Despite reengineering and budget cuts, the jobs of most feds are secure for the foreseeable future.
Compared with private-sector upheavals-in which whole companies and pension plans disappear overnight-life with Uncle Sam is relatively good. But enough federal workers have been laid off, or made aware of the dangers of downsizing, that lots of them-old and young-are worried as never before about their futures.
Downsizing agencies-such as the National Aeronautics and Space Administration-have stepped up programs to counsel nervous employees. Agencies have alerted supervisors and workers to be on the lookout for co-workers who might be a danger to themselves or office mates. There have been bomb threats-generally unreported to discourage copycat calls-in several agencies. In some agencies, security personnel have had to remove employees or break up fights or arguments. Officials in charge of personnel or employee assistance operations attribute many of the incidents to stress triggered by fear of losing a job.
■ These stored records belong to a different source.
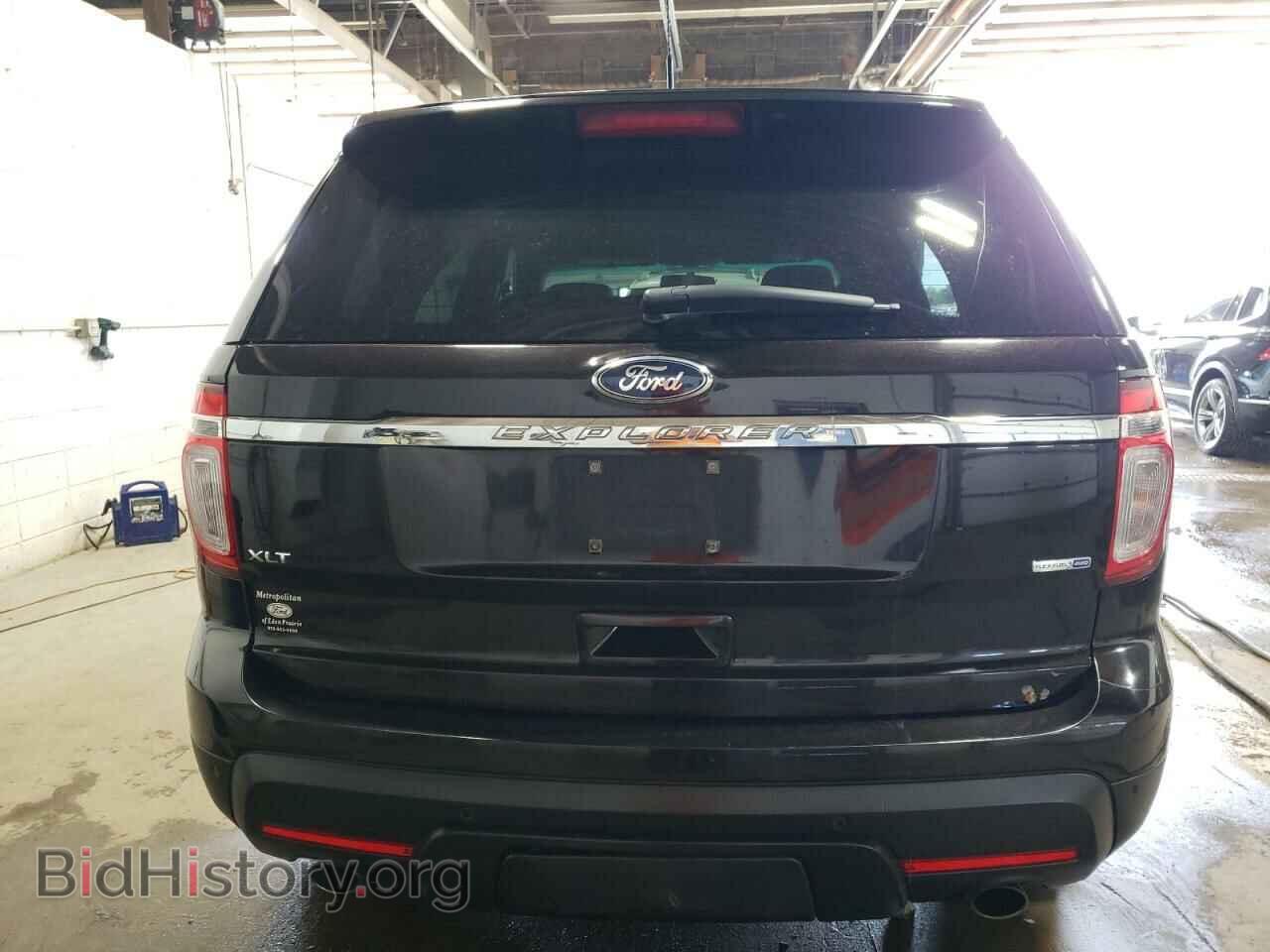 2014 FORD EXPLORER - VIN: 1FM5K8D88EGB52956 - Photo 6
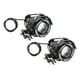 thumbnail image 2 of 2 focos LED para motocicleta, 1 interruptor, 2 soportes, 4 tornillos, 2 llaves hexagonales, 2 of 15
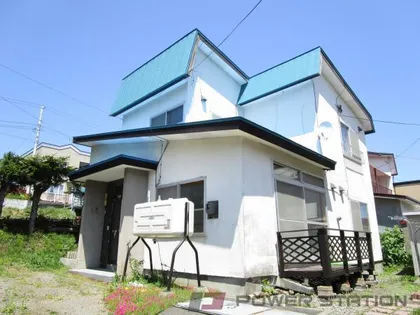 北海道小樽市天神1丁目【一戸建】の外観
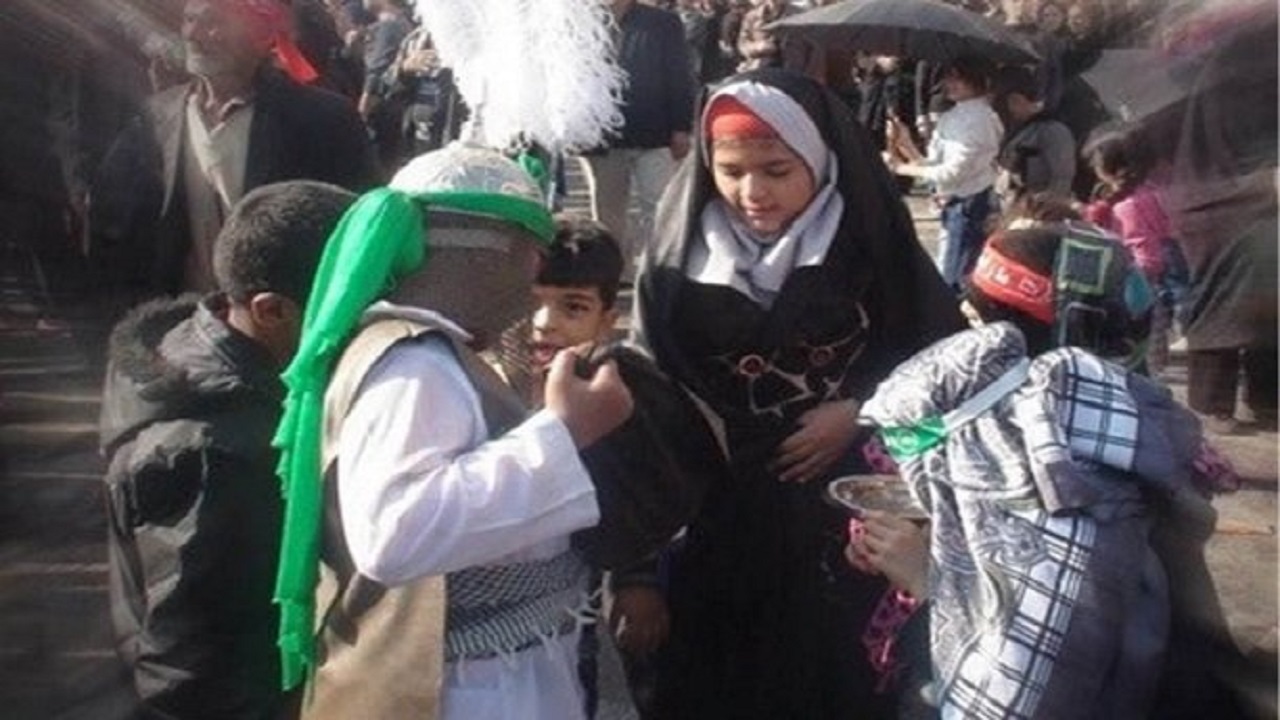 سقاخوانی؛ موسیقی اصیل محرم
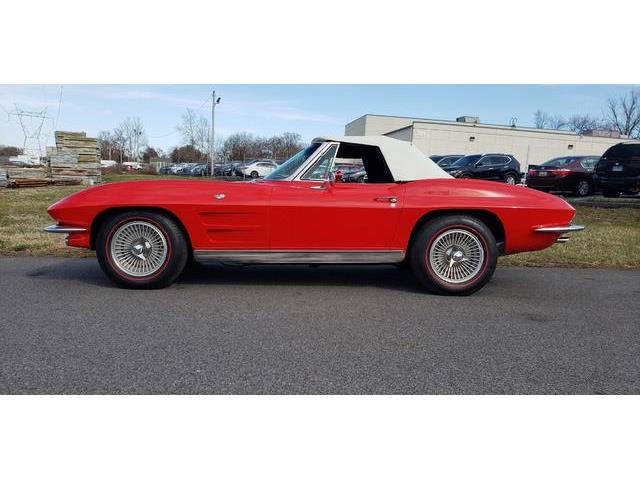 1963 Chevrolet Corvette (CC-1202782) for sale in Linthicum, Maryland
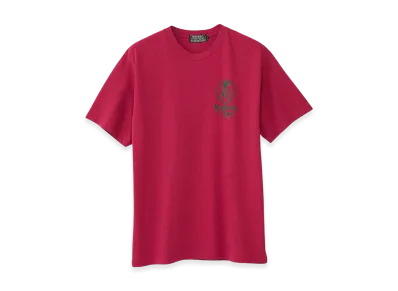 HYSTERIC GLAMOUR Hysteric Inn T-Shirt "Pink"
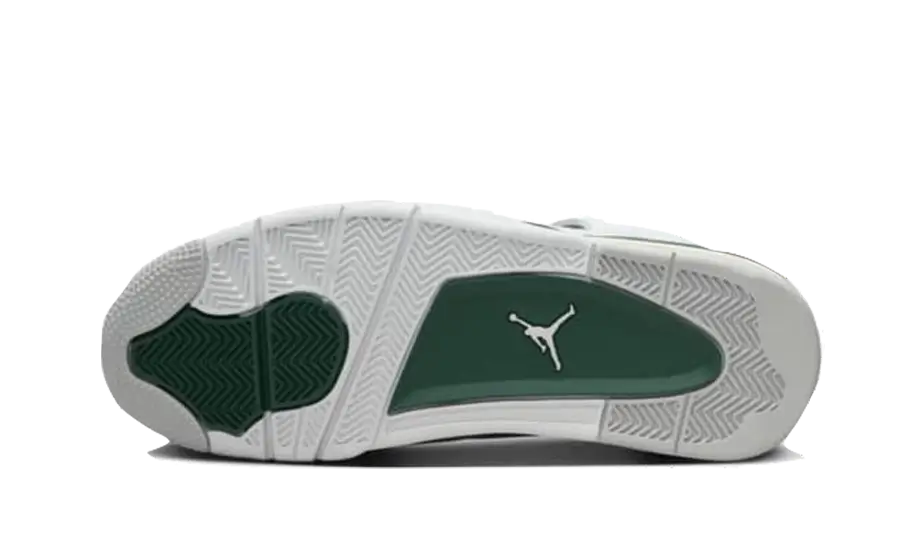 Air Jordan 4 Vert Oxydé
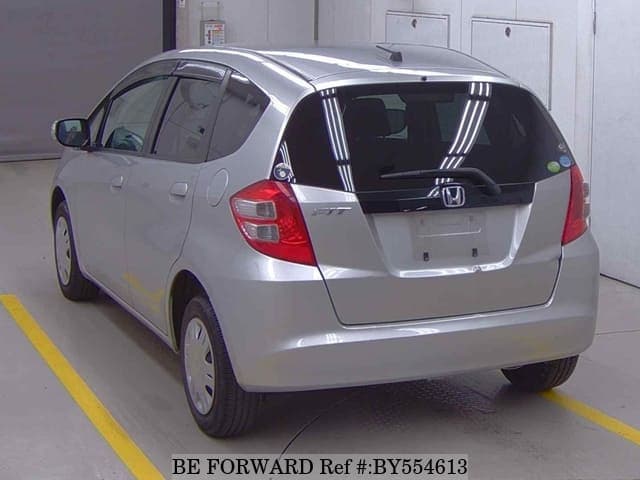 2010 Honda Fit JDM car for sale — photo 5 of 5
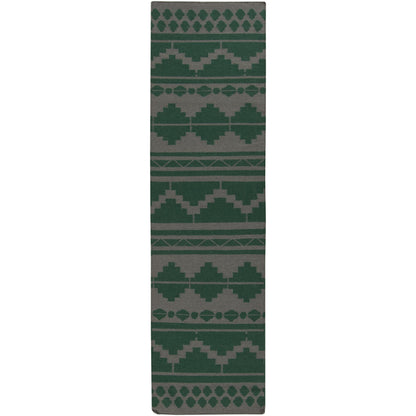Frontier Rug - 789 by Surya. Made from 100% wool in a unique style.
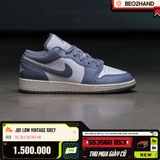 JD1 LOW VINTAGE GREY - 553560 053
Federal workers may get through another year without cuts or changes in the pension plan, or additional budget cuts. But agencies are working on new, modified buyout plans, hoping to get employees to take early retirement and otherwise looking at ways to trim their payrolls.
All of that has created a demand for more information about the perils of downsizing and planning for abrupt career changes. Firms such as Government Retirement and Benefits Inc. (Alexandria) and the National Institute of Transition Planning (Rockville) are doing a booming business. They train agencies-and counsel employees-in benefits, rights, layoff rules and the like. Counselor Mark Gorkin has set up a Washington office, "Stress Doc Enterprises," to help lead feds and their agencies through downsizing-related stress.
Hardly a week goes by that some group here doesn't sponsor a conference on downsizing. Next week, the Brookings Institution will launch its newest publication-"Civil Service Reform: Building a Government That Works--on the hot topics of reinvention, staffing and privatization. The Senior Executives Association (202-927-7000) will have a conference, "Leading in Turbulent Times," July 18-19 at the Capital Hilton. Its lineup of speakers includes top experts on job changes.
Federal benefits counselors- once visited only by the about-to-retire-are now popular with younger and mid-career employees who want to know their rights, options and benefits should they get the ax, or be offered a buyout or early retirement.